(Records excerpted from a collection)
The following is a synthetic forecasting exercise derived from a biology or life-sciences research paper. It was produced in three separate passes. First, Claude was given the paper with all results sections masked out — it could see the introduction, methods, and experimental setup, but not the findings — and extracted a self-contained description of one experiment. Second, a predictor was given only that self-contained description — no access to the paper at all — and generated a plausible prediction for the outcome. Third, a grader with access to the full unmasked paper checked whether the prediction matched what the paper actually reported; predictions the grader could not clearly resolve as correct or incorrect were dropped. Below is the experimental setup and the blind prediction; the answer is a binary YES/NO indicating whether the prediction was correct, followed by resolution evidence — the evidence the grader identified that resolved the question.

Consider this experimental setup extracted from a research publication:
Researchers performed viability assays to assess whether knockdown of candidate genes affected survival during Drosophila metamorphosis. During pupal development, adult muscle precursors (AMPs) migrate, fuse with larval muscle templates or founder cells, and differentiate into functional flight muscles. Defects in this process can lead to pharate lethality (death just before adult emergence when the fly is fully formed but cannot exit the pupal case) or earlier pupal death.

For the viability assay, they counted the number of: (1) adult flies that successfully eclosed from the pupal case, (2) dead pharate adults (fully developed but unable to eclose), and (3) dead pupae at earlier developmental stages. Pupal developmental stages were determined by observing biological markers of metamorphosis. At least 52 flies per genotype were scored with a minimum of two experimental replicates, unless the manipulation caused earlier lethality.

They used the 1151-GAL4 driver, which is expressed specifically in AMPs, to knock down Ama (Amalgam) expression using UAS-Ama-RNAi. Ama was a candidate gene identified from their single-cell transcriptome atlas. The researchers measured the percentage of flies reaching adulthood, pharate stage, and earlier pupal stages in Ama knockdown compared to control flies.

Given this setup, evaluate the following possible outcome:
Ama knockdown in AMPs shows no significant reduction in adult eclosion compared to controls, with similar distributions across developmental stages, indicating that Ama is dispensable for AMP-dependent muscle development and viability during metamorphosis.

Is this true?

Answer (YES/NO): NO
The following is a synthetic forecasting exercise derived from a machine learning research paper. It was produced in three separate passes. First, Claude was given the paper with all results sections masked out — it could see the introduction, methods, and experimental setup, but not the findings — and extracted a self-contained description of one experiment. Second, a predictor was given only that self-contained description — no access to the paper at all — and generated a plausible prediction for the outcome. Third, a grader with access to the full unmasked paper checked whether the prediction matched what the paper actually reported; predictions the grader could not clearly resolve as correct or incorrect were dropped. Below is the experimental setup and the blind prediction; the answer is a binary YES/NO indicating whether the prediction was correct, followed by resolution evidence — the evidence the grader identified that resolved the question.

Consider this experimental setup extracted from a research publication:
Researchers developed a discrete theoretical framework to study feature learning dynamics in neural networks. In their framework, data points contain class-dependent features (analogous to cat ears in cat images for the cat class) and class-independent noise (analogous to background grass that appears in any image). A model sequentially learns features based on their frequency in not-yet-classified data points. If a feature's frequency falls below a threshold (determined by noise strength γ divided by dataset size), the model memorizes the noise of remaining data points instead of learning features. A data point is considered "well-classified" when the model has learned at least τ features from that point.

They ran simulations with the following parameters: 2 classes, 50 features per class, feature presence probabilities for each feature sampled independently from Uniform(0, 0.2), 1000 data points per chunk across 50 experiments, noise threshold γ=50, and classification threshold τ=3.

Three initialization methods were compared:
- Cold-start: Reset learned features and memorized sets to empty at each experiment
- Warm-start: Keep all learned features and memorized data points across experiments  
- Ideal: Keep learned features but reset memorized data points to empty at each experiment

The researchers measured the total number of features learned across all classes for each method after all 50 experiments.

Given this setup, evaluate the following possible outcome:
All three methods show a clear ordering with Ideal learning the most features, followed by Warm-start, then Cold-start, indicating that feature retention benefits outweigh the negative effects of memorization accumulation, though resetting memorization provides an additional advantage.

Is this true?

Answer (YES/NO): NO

[Directions] Set down all of the records shown above once more, exactly.

[Task solution]
The following is a synthetic forecasting exercise derived from a biology or life-sciences research paper. It was produced in three separate passes. First, Claude was given the paper with all results sections masked out — it could see the introduction, methods, and experimental setup, but not the findings — and extracted a self-contained description of one experiment. Second, a predictor was given only that self-contained description — no access to the paper at all — and generated a plausible prediction for the outcome. Third, a grader with access to the full unmasked paper checked whether the prediction matched what the paper actually reported; predictions the grader could not clearly resolve as correct or incorrect were dropped. Below is the experimental setup and the blind prediction; the answer is a binary YES/NO indicating whether the prediction was correct, followed by resolution evidence — the evidence the grader identified that resolved the question.

Consider this experimental setup extracted from a research publication:
Researchers performed viability assays to assess whether knockdown of candidate genes affected survival during Drosophila metamorphosis. During pupal development, adult muscle precursors (AMPs) migrate, fuse with larval muscle templates or founder cells, and differentiate into functional flight muscles. Defects in this process can lead to pharate lethality (death just before adult emergence when the fly is fully formed but cannot exit the pupal case) or earlier pupal death.

For the viability assay, they counted the number of: (1) adult flies that successfully eclosed from the pupal case, (2) dead pharate adults (fully developed but unable to eclose), and (3) dead pupae at earlier developmental stages. Pupal developmental stages were determined by observing biological markers of metamorphosis. At least 52 flies per genotype were scored with a minimum of two experimental replicates, unless the manipulation caused earlier lethality.

They used the 1151-GAL4 driver, which is expressed specifically in AMPs, to knock down Ama (Amalgam) expression using UAS-Ama-RNAi. Ama was a candidate gene identified from their single-cell transcriptome atlas. The researchers measured the percentage of flies reaching adulthood, pharate stage, and earlier pupal stages in Ama knockdown compared to control flies.

Given this setup, evaluate the following possible outcome:
Ama knockdown in AMPs shows no significant reduction in adult eclosion compared to controls, with similar distributions across developmental stages, indicating that Ama is dispensable for AMP-dependent muscle development and viability during metamorphosis.

Is this true?

Answer (YES/NO): NO
The following is a synthetic forecasting exercise derived from a machine learning research paper. It was produced in three separate passes. First, Claude was given the paper with all results sections masked out — it could see the introduction, methods, and experimental setup, but not the findings — and extracted a self-contained description of one experiment. Second, a predictor was given only that self-contained description — no access to the paper at all — and generated a plausible prediction for the outcome. Third, a grader with access to the full unmasked paper checked whether the prediction matched what the paper actually reported; predictions the grader could not clearly resolve as correct or incorrect were dropped. Below is the experimental setup and the blind prediction; the answer is a binary YES/NO indicating whether the prediction was correct, followed by resolution evidence — the evidence the grader identified that resolved the question.

Consider this experimental setup extracted from a research publication:
Researchers developed a discrete theoretical framework to study feature learning dynamics in neural networks. In their framework, data points contain class-dependent features (analogous to cat ears in cat images for the cat class) and class-independent noise (analogous to background grass that appears in any image). A model sequentially learns features based on their frequency in not-yet-classified data points. If a feature's frequency falls below a threshold (determined by noise strength γ divided by dataset size), the model memorizes the noise of remaining data points instead of learning features. A data point is considered "well-classified" when the model has learned at least τ features from that point.

They ran simulations with the following parameters: 2 classes, 50 features per class, feature presence probabilities for each feature sampled independently from Uniform(0, 0.2), 1000 data points per chunk across 50 experiments, noise threshold γ=50, and classification threshold τ=3.

Three initialization methods were compared:
- Cold-start: Reset learned features and memorized sets to empty at each experiment
- Warm-start: Keep all learned features and memorized data points across experiments  
- Ideal: Keep learned features but reset memorized data points to empty at each experiment

The researchers measured the total number of features learned across all classes for each method after all 50 experiments.

Given this setup, evaluate the following possible outcome:
All three methods show a clear ordering with Ideal learning the most features, followed by Warm-start, then Cold-start, indicating that feature retention benefits outweigh the negative effects of memorization accumulation, though resetting memorization provides an additional advantage.

Is this true?

Answer (YES/NO): NO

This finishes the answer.